Adjuvant therapeutic vaccination in patients with non-small cell lung cancer made lymphopenic and reconstituted with autologous PBMC: first clinical experience and evidence of an immune response

Dominik Rüttinger  1 Natasja K van den EngelHauke WinterMarcus SchlemmerHeike PohlaStefanie GrütznerBeate WagnerDolores J SchendelBernard A FoxK-W JauchRudolf A Hatz
Affiliations
Clinical Trial

Adjuvant therapeutic vaccination in patients with non-small cell lung cancer made lymphopenic and reconstituted with autologous PBMC: first clinical experience and evidence of an immune response

Dominik Rüttinger et al. J Transl Med. .

Abstract

Background: Given the considerable toxicity and modest benefit of adjuvant chemotherapy for non-small cell lung cancer (NSCLC), there is clearly a need for new treatment modalities in the adjuvant setting. Active specific immunotherapy may represent such an option. However, clinical responses have been rare so far. Manipulating the host by inducing lymphopenia before vaccination resulted in a magnification of the immune response in the preclinical setting. To evaluate feasibility and safety of an irradiated, autologous tumor cell vaccine given following induction of lymphopenia by chemotherapy and reinfusion of autologous peripheral blood mononuclear cells (PBMC), we are currently conducting a pilot-phase I clinical trial in patients with NSCLC following surgical resection. This paper reports on the first clinical experience and evidence of an immune response in patients suffering from NSCLC.

Methods: NSCLC patients stages I-IIIA are recruited. Vaccines are generated from their resected lung specimens. Patients undergo leukapheresis to harvest their PBMC prior to or following the surgical procedure. Furthermore, patients receive preparative chemotherapy (cyclophosphamide 350 mg/m2 and fludarabine 20 mg/m2 on 3 consecutive days) for induction of lymphopenia followed by reconstitution with their autologous PBMC. Vaccines are administered intradermally on day 1 following reconstitution and every two weeks for a total of up to five vaccinations. Granulocyte-macrophage-colony-stimulating-factor (GM-CSF) is given continuously (at a rate of 50 microg/24 h) at the site of vaccination via minipump for six consecutive days after each vaccination.

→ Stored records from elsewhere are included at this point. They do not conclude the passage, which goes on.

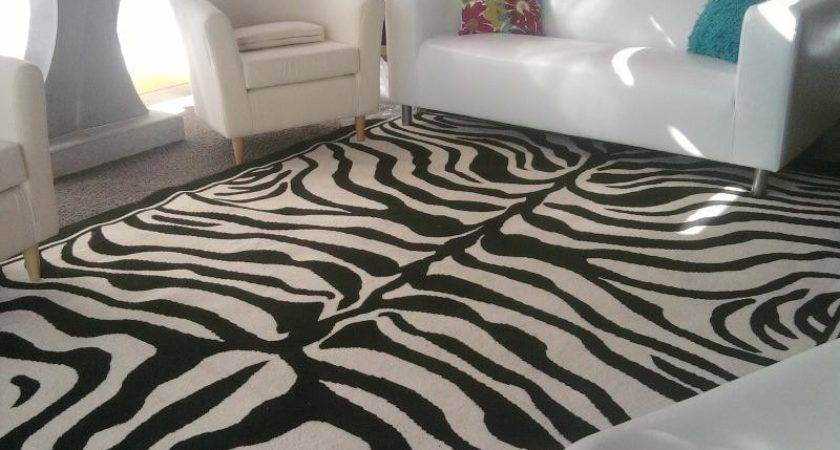 Zebra Print Living Room Ideas Modern House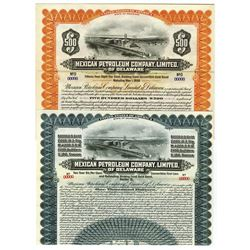 Mexican Petroleum Co. Ltd., of Delaware, 1911-1921 Pair of Specimen Bond.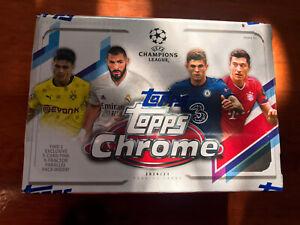2020-21 Topps Chrome Soccer UEFA Champions League Blaster Box IN HAND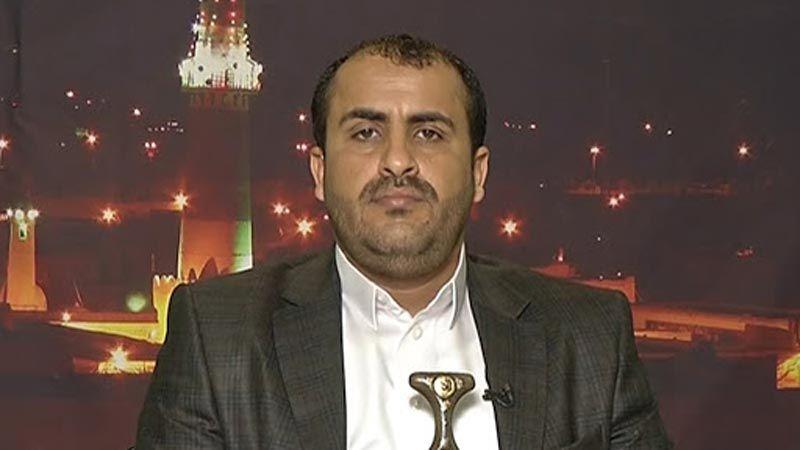 عبد السلام: مظلومية اليمنيين لا تزال ممتدة على شاكلة عدوان وحصار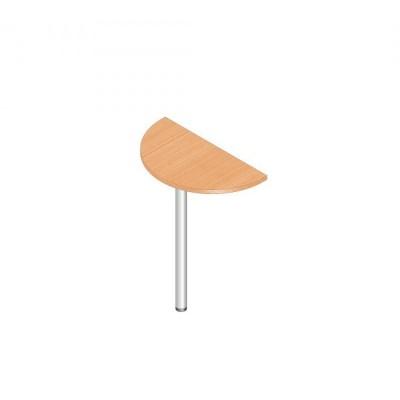 К-1р Стол-приставка полукруг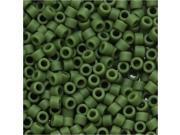 Delica Seed Bead 11/0 Mat Op. Avocado Green Db1585 7.2G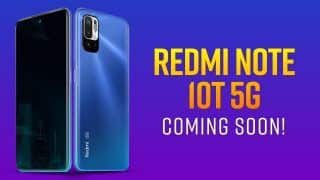 Redmi Note 10T 5G: Launch Date, Price And Specs   Tech Reveal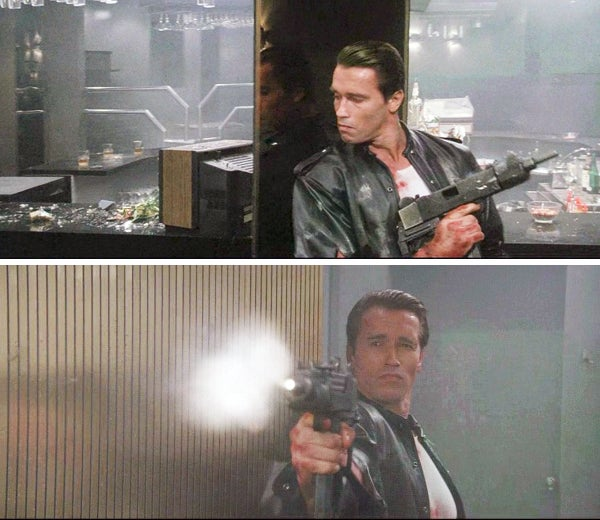 Apparently the filmmakers couldn't get any Uzi submachine guns, so they mocked up MAC-10s to stand in their place.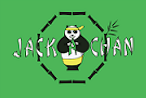 Jack'A'Chan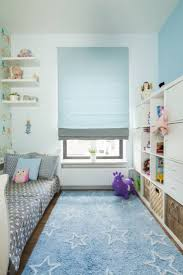Die besten 25+ Wandfarbe kinderzimmer Ideen auf Pinterest ...
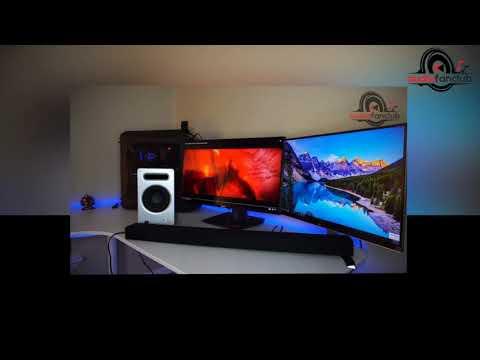 "VIZIO SB3621n-E8M 36"" 2.1 Sound Bar System Review"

Results: To date, vaccines were successfully manufactured for 4 of 4 patients. The most common toxicities were local injection-site reactions and mild constitutional symptoms. Immune responses to chemotherapy, reconstitution and vaccination are measured by vaccine site and delayed type hypersensitivity (DTH) skin reactions. One patient developed positive DTH skin tests so far. Immunohistochemical assessment of punch biopsies taken at the local vaccine site reaction revealed a dense lymphocyte infiltrate. Further immunohistochemical differentiation showed that CD1a+ cells had been attracted to the vaccine site as well as predominantly CD4+ lymphocytes. The 3-day combination chemotherapy consisting of cyclophosphamide and fludarabine induced a profound lymphopenia in all patients. Sequential FACS analysis revealed that different T cell subsets (CD4, CD8, CD4CD25) as well as granulocytes, B cells and NK cells were significantly reduced. Here, we report on clinical safety and feasibility of this vaccination approach during lymphoid recovery and demonstrate a patient example.

Conclusion: Thus far, all vaccines were well tolerated. The overall trial design seems safe and feasible. Vaccine site reactions associated with infusion of GM-CSF via mini-pump are consistent with the postulated mechanism of action. More detailed immune-monitoring is required to evaluate a potential systemic immune response. Further studies to exploit homeostasis-driven T cell proliferation for the induction of a specific anti-tumor immune response in this clinical setting are warranted.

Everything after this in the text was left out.